Our tour guide is fluent in English but still every bit an ajumma. Yappy, loud and with a terrifying frozen smile, she guided us through everything Korea does right and skimmed over annoyances like “historical details”. (Example: when looking at a map of the peninsula, she asked, “Who knows what Dok-do is?” to which one keen group member replied, “It’s a disputed island between Japan and South Korea,” to which our guide quickly corrected with an air of desperation, “Yes, actually, it’s Korean. Everybody got that? Yes? Dok-do is Korean! Okay?”)

The defector.
The defector.

The North Korean defector, which was the big draw for V and I, was disappointingly vague in her commentary. I still have no idea what her deal is — I assumed she would begin with, I don’t know, a 10-minute story or something about what her life was like, how she escaped, or maybe just who she is. Instead, our guide abruptly announced that she’d answer our questions at some point, and instantly the inanity piled up:

“Do you think reunification is possible?”

“What do North Koreans think of Americans?”

Her answers, from which it was obvious she was either very shy or very bored because she clearly had no interest in answering the same questions she’s asked every day, sounded copied-and-pasted from Wikipedia. V managed to elicit from her that what amazed her most about first arriving in the ROK were electricity, running water and traffic; I asked what her childhood was like, and she replied, with surprising simplicity, that she and many others were happy under Kim Il-sung’s rule.

The saddest (and only) boy at the amusement park.
The saddest (and only) boy at the amusement park.

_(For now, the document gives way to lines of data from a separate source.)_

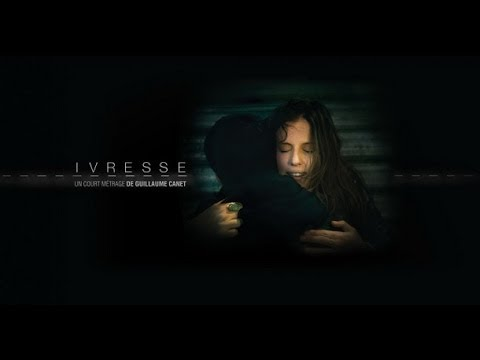 "Making-of ""Ivresse"" de Guillaume Canet"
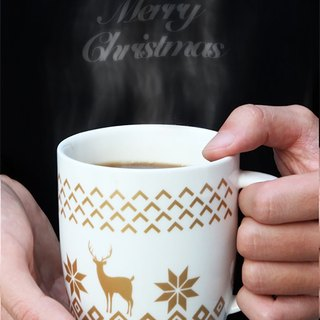 Christmas mug - Gold Deer Available in 5 designs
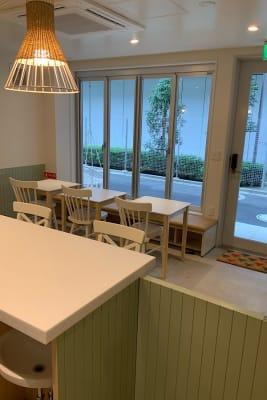 カウンター側から見た写真 - ATELIER295 キッチンスタジオ 写真・動画撮影の室内の写真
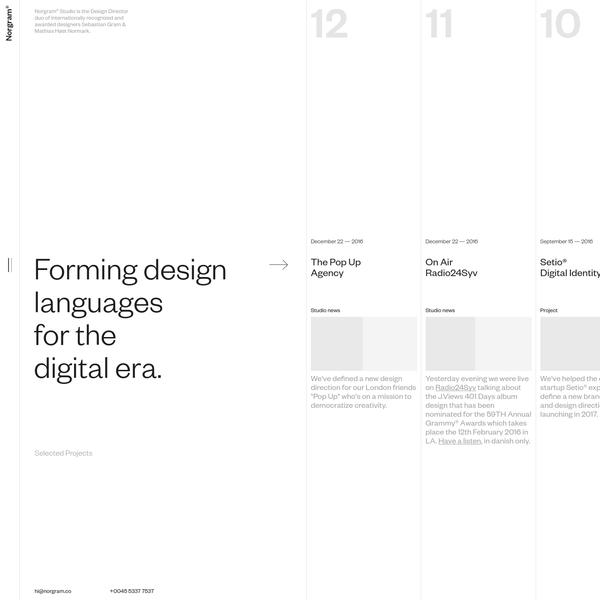 We are the Design Director duo of internationally recognized and awarded designers Sebastian Gram & Mathias Høst Normark.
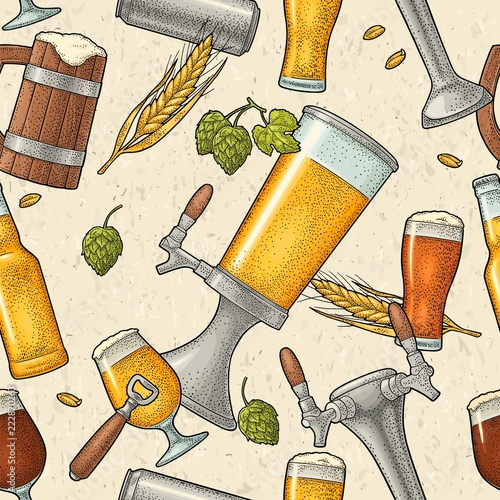 Fototapeta Seamless pattern beer tap, class, can, bottle and hop.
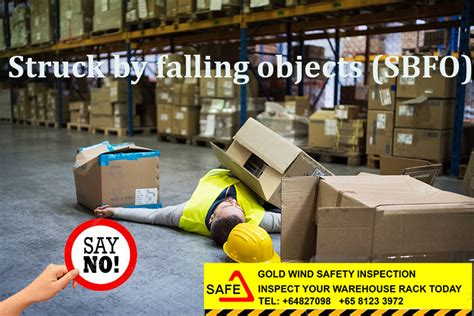 warehouse rack inspection gold wind engineering pte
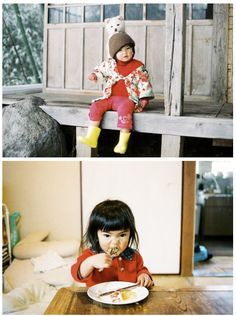 What a pretty little girl Mirai-Chan is and she had such an expressive face. Her mum is Tokyo based photographer, Kotori Kawashima and she came up with a photo book based on her little girl. The books and images here are by Napa books. Cute Kids, Cute Babies, Baby Kids, Cute Baby Meme, Pretty Little Girls, Korean Babies, Everyday Objects, Grunge Hair, Pictures To Draw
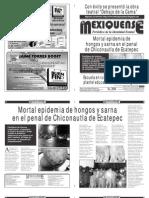 Diario El mexiquense 14 Noviembre 2014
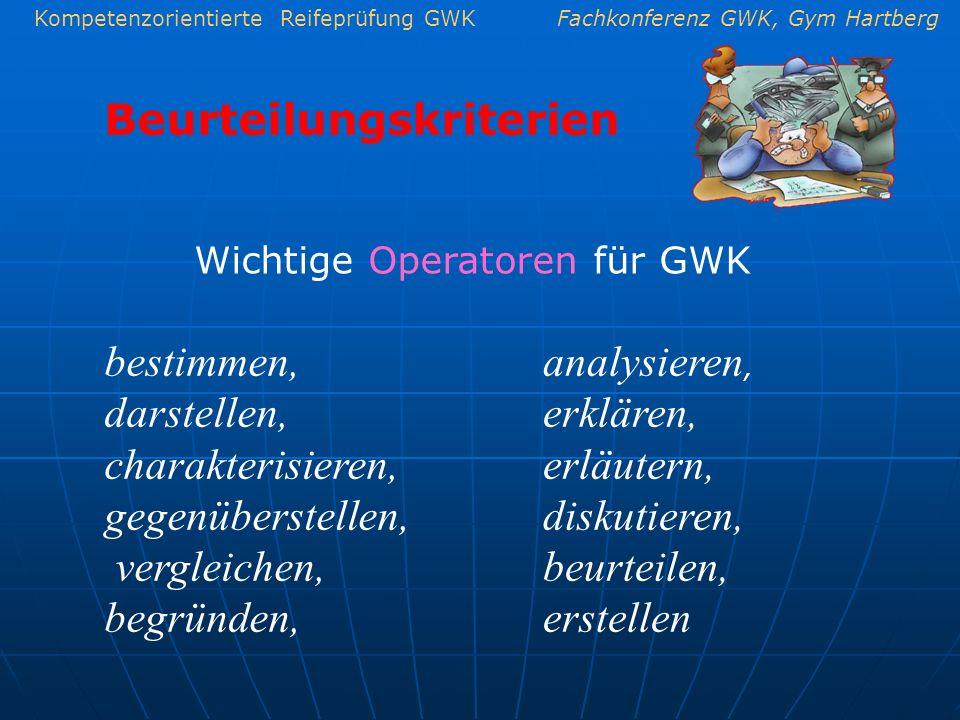 Wichtige Operatoren für GWK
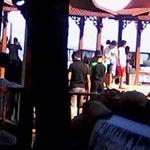 Foto Hotel Wisata Pantai Galesong Takalar South Sulawesi, Somba Opu (upu)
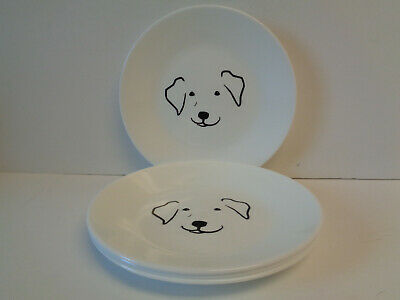 4 Corelle My Best Friend Dog Max Golden Retriever Dessert Plates 6-3/4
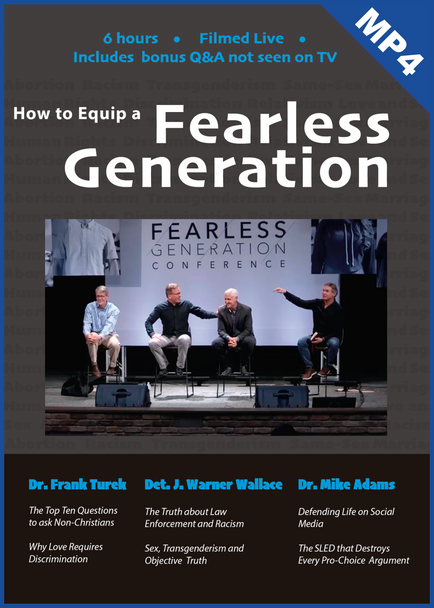 Fearless Generation - Complete mp4 Series (download)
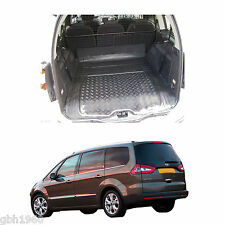 Ford Galaxy MK II 2007-15 heavy duty black anti slip rubber boot mat load liner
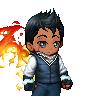 lilcuzo1's avatar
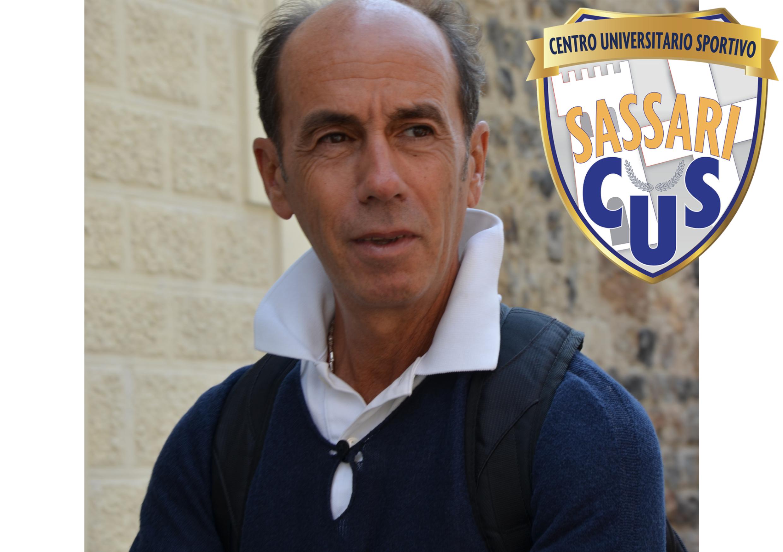 Comunicazioni del Presidente del CUS Sassari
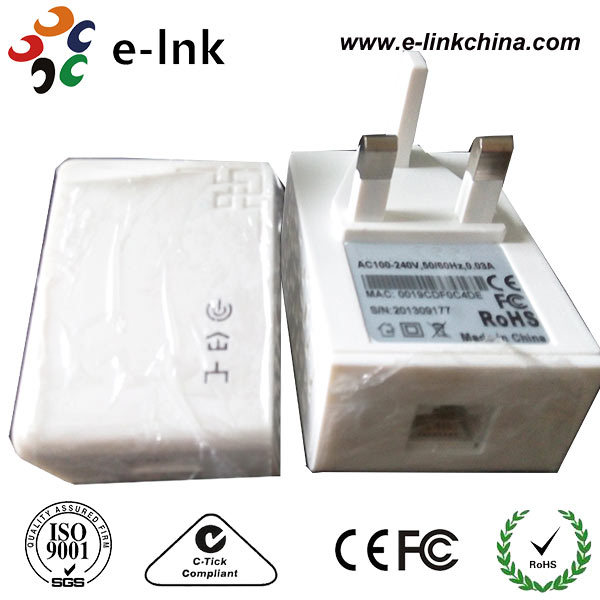 200mbps Plc Powerline Adapter Wall Mount Ethernet Atheros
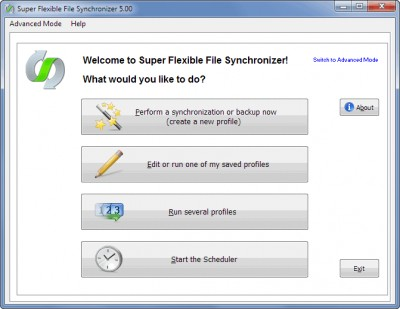 Syncovery 7.01 screenshot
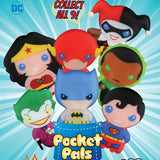 DC Pocket Pals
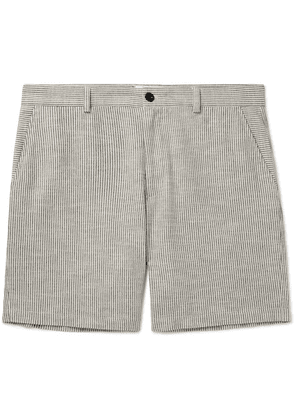 Mr P. - Striped Slub Cotton-blend Bermuda Shorts - Gray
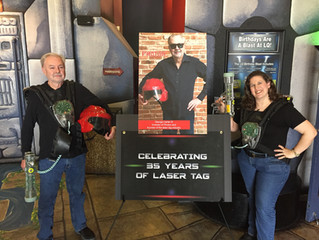 International Laser Tag Day 2019: Making Laser Tag History with George Carter III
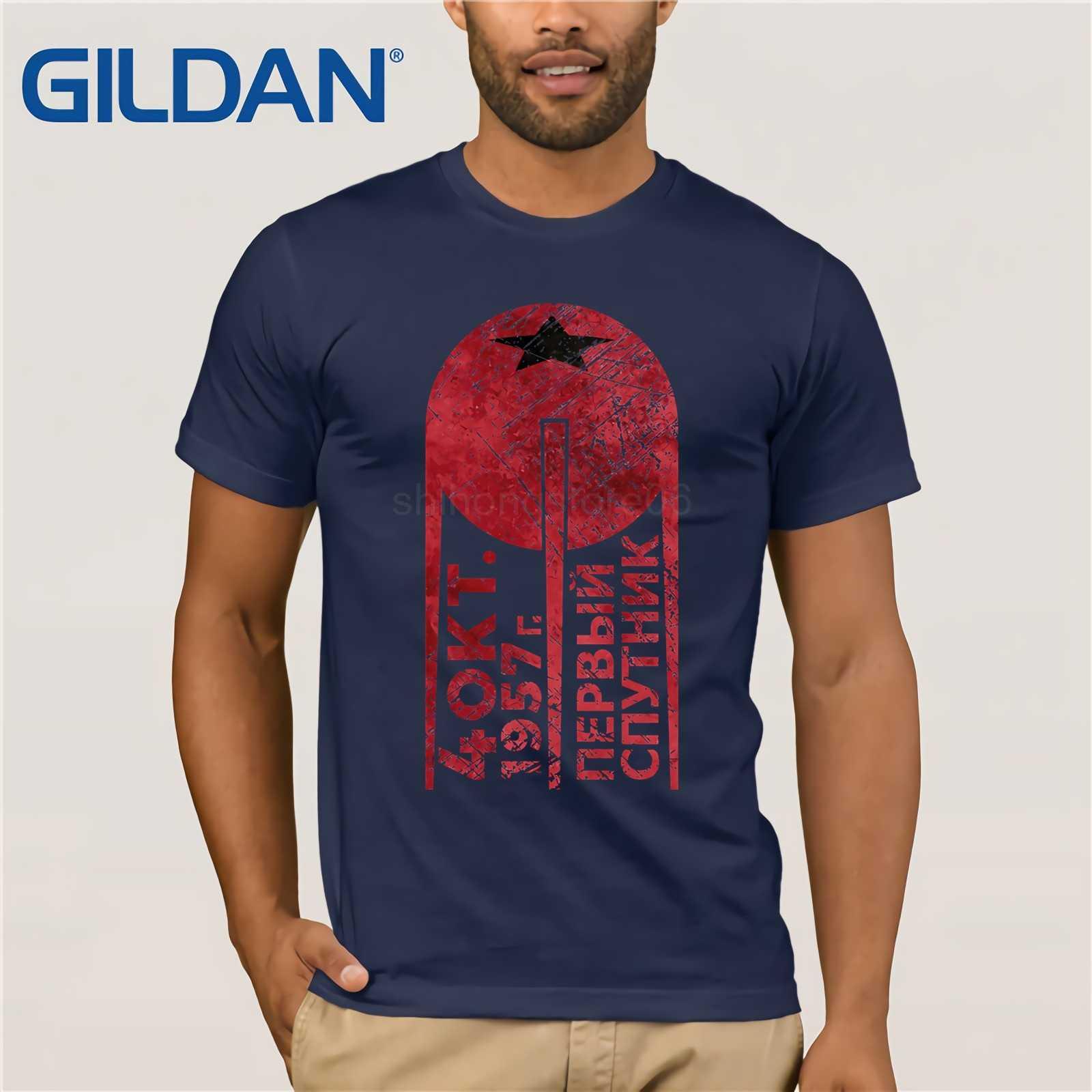CCCP Sputnik 1 первая футболка Satellite-Blood Edition 2019 Летняя мужская футболка с коротким рукавом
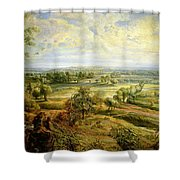 An Autumn Landscape With A View Of Het Steen In The Early Morning Shower Curtain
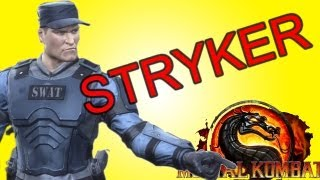 Mortal Kombat 9 - Modo historia (Capitulo 12 - STRYKER)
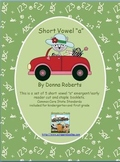 """Short Vowel """"a"""" cut and staple emergent/early reader booklets"""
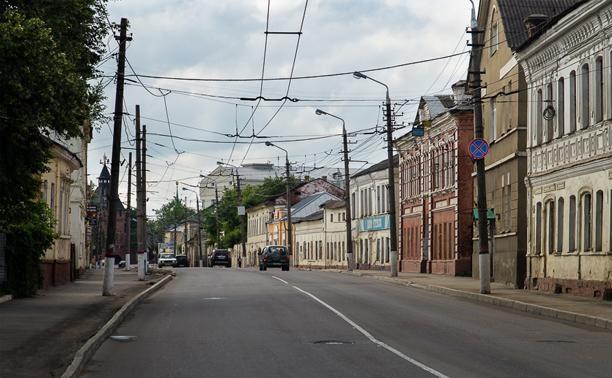 Татьяна Рыбкина: «В Туле появится музейный квартал»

We later visited an eerily vacant and totally fascinating amusement park at Imjimgak, near the border, built with the aim of educating children about the touchy political area. It’s been criticized by expats and soldiers here before, but to me the whole thing just felt surreal. There was only one family there, including two lone children who rode each ride together, the older girl consoling her crying younger brother.

Later we met our American guide through the JSA itself, a soldier-cum-tour-guide who’d been in South Korea only two months.

“Did you know you were going to do this?” I asked.

“Nope,” he replied.

V followed up. “Did you have a choice?”

“Not… really.”

Later I inquired how often he had to do these tours. “Every day,” he said, looking at the floor, and before I could ask him whether or not he enjoyed them, he shot me a look and repeated, with emphasis worthy of italics, “Every. Day.”

Though the area obviously bored him by now, I found it the most worthwhile part of the trip. Standing in what is technically North Korean territory allowed me the only moment of tactile connection with what I’d previously read.

Plus, the whole thing just feels cool. There’s literally a North Korean man whose sole job is ostensibly to look at foreign tourists with binoculars from afar. I’m not entirely sure what else he’s paid to do.

And, of course, witnessing the South Korean soldiers’ uncanny stillness is chilling, but mostly on an aesthetic level rather than a political one, and also due to the fact that I can barely sit through and episode of Breaking Bad without fidgeting in my seat every 15 minutes. Well done, boys. One day we’ll call you national heroes for standing so still.